Kleine Geschichten, großartig erzählt
Maramba
"Maramba", das sind 150 Prosatexte einer Autorin, die Robert Menasse als "sensibel und hoch talentiert" bezeichnete. Die Autorin heißt Paula Köhlmeier und die Texte wurden zu ihrem Vermächtnis - im August 2003 kam sie bei einer Wanderung ums Leben.
8. April 2017, 21:58
Paula Köhlmeier war ein Multitalent. Sie hat erzählt, sobald sie reden konnte und geschrieben, seit sie schreiben konnte. Sie stand schon als Kind auf der Bühne des Vorarlberger Landestheaters, sie hat in den Hörspielen ihrer Mutter, Monika Helfer, gesprochen und schließlich auf der Filmakademie in Wien studiert. Am liebsten wollte sie einmal - wie Woody Allen - alles machen: Drehbuch, Regie und Schauspiel. Aber das Schreiben war ihr immer und in jeder Situation das Wichtigste. Nicht als "Berufsbild", wie ihre Eltern sagen, sondern als "Existenzform".
Genaue Beobachterin
Paula Köhlmeier hat Menschen genau beobachtet, sie hat ihnen ins Gesicht gesehen, sie "fotografiert" und unter die Lupe genommen. Sie war hinter den Geschichten dieser Menschen her und hat ihre eigene Geschichte verfremdet. Ihre Lebenswelt ist die einer jungen Erwachsenen, die sich zu orientieren versucht.
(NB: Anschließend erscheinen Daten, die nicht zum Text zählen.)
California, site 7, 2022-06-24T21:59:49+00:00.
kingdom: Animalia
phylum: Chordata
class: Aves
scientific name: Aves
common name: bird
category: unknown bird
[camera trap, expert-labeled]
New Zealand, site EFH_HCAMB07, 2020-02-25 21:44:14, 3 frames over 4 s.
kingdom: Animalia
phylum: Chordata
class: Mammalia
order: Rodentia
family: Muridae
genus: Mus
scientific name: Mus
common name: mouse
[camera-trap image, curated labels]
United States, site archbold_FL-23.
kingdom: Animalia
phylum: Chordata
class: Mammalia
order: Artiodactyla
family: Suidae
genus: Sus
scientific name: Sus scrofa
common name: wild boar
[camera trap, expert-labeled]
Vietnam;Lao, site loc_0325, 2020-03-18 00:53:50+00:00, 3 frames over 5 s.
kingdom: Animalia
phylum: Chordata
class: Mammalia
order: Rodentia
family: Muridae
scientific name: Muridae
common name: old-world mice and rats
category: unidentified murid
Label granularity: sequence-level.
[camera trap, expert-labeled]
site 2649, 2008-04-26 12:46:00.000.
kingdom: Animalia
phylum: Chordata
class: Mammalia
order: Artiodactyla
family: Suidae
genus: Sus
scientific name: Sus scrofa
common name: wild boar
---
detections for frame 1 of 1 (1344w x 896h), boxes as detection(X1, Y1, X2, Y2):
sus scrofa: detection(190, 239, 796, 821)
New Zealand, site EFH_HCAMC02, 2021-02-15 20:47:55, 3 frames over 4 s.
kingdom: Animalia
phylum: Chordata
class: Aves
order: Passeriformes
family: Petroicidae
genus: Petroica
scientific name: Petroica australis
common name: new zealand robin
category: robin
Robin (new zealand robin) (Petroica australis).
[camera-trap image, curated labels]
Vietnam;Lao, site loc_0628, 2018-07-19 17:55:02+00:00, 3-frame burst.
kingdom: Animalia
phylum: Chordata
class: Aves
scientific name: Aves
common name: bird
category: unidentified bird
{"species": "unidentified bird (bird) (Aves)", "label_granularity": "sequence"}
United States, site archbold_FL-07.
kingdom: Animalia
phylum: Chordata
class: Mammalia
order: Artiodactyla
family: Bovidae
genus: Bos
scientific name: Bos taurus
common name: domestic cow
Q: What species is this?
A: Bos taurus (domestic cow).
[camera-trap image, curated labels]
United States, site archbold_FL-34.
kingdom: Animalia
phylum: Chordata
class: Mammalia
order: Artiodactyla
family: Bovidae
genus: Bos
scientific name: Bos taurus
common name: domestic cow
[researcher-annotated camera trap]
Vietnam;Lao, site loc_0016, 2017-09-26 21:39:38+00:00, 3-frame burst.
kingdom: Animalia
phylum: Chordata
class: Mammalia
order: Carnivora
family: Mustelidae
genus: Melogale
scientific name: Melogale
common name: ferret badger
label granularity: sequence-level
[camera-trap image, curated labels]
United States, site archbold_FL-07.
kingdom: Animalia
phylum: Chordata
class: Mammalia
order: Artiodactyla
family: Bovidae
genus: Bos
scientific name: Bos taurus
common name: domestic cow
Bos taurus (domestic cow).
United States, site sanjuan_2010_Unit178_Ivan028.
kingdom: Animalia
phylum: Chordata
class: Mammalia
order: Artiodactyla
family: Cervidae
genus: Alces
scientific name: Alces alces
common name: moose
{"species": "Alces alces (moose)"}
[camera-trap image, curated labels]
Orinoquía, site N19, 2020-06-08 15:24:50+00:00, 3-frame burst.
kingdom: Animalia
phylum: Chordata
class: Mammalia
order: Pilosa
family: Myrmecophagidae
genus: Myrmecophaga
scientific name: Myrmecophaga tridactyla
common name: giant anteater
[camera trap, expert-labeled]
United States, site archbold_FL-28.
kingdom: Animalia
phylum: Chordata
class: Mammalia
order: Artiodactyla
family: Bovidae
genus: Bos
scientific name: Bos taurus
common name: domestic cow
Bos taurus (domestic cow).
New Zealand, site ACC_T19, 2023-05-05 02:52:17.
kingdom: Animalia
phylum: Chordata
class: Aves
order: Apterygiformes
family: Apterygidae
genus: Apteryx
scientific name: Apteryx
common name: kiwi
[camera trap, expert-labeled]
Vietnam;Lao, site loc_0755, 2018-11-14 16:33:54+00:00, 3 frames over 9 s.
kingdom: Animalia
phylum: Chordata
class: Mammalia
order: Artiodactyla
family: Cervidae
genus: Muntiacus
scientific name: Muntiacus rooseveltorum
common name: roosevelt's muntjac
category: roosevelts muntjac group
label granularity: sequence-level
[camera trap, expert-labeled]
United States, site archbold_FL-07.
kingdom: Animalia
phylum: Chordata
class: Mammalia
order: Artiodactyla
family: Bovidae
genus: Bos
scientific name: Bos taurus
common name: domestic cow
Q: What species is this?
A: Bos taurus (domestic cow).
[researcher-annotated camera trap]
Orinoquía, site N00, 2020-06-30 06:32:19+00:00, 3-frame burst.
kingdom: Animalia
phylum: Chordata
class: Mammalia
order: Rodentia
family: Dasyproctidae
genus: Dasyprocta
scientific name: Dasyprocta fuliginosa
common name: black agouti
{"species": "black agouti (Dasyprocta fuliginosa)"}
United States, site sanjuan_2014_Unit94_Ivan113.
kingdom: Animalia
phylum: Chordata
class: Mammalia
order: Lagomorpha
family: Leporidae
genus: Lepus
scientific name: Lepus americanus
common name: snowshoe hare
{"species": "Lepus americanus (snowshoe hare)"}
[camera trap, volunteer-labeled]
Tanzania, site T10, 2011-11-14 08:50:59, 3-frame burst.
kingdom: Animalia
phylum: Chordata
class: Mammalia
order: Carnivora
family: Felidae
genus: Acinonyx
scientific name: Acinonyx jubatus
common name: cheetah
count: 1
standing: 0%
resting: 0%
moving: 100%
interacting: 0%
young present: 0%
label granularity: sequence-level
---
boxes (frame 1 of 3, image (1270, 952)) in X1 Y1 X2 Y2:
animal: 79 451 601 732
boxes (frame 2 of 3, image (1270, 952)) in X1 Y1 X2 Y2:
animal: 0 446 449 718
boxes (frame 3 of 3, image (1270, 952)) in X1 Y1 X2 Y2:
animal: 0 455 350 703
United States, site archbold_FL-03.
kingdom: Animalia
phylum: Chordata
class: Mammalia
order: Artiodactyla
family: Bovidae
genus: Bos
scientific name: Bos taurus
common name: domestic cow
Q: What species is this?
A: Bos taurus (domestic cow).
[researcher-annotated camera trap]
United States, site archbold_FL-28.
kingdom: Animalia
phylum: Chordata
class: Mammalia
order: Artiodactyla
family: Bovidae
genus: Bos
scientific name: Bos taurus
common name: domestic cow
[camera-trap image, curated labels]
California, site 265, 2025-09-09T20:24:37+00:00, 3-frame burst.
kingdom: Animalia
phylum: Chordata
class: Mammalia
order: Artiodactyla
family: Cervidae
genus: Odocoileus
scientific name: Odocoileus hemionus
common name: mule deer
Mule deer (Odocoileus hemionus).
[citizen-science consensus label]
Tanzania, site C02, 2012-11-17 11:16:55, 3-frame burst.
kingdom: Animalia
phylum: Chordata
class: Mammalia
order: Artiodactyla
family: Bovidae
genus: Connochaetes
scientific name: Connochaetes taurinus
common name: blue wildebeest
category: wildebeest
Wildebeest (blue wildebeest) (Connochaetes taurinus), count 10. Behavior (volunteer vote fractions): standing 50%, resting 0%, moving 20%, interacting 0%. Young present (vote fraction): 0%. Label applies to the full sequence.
Es ist schwer zu verstehen, dass das Kind irgendwann abfällt wie ein Mantel, der zu klein geworden ist, schreibt sie. Oder Ich bin der Thunfisch in der Pralinenschachtel. Oder: Die Langweile ist ein schwarzer Käfer, der Löcher durch die Körper frisst. Sätze wie Fremdkörper, die in jeder Geschichte Paula Köhlmeiers stehen könnten.
Alles ist poesiewürdig
Paula Köhlmeiers Buch hätte ursprünglich "Die Heldin in der ketchupfarbenen Blutlache" heißen sollen. Nach ihrem Tod ein problematischer Titel. Der nun posthum erschienene Band heißt "Maramba". "Die Geschlossenheit eines Romans entsprach nicht ihrem Lebensgefühl", schreiben ihre Eltern im Nachwort und doch korrespondieren die Texte des Bandes miteinander. Es sind atmosphärisch dichte, sprachlich präzise, zart rebellische Prosastücke voll Alltagpoesie, die in Hohenems, in Wien und in Mexiko spielen, wo Paula Köhlmeier acht Monate verbracht hat.
Nichts ist nicht wert beschrieben zu werden, alles ist poesiewürdig: ein vergifteter Hund, ein Elefant aus Glas, ein Kaugummi, eine Tasse Kaffee, ein Spiegel, karges Land mit Mangobäumen, ein Wort.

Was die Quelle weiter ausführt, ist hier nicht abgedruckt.